# Exercise
Reproduce, unchanged, the stretch of the records from the line containing "Is pixel 87" through the end of the records.

____

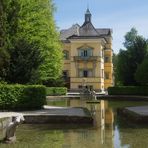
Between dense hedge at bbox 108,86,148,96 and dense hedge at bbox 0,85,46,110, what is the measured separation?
31660mm

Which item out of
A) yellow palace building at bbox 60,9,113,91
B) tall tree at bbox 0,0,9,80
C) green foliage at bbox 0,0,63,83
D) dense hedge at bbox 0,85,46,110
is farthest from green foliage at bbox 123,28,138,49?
dense hedge at bbox 0,85,46,110

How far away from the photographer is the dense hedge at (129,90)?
56234mm

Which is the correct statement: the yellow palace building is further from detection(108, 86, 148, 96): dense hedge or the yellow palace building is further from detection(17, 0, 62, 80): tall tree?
detection(17, 0, 62, 80): tall tree

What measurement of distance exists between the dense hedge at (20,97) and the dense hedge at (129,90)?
31.7m

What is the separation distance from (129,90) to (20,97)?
3347 cm

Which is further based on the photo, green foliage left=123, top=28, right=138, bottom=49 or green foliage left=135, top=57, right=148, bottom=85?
green foliage left=123, top=28, right=138, bottom=49

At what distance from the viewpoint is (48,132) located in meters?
17.0

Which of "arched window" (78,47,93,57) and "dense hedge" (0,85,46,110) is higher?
"arched window" (78,47,93,57)

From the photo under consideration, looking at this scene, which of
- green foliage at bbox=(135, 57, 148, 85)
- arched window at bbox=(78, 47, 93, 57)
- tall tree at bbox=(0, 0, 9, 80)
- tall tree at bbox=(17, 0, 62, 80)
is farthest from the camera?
arched window at bbox=(78, 47, 93, 57)

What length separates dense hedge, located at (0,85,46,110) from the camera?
81.6ft

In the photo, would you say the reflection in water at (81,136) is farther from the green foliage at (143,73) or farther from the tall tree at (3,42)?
the green foliage at (143,73)

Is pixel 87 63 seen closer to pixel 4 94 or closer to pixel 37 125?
pixel 4 94

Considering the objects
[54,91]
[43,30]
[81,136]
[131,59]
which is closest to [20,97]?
[81,136]

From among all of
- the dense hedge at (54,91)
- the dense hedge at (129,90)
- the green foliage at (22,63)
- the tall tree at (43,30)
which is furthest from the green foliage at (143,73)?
the green foliage at (22,63)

____

# Task answer
Is pixel 87 63 seen closer to pixel 4 94 or closer to pixel 37 125?
pixel 4 94

Considering the objects
[54,91]
[43,30]
[81,136]
[131,59]
which is closest to [20,97]?
[81,136]

From among all of
- the dense hedge at (54,91)
- the dense hedge at (129,90)
- the green foliage at (22,63)
- the tall tree at (43,30)
which is furthest from the green foliage at (143,73)?
the green foliage at (22,63)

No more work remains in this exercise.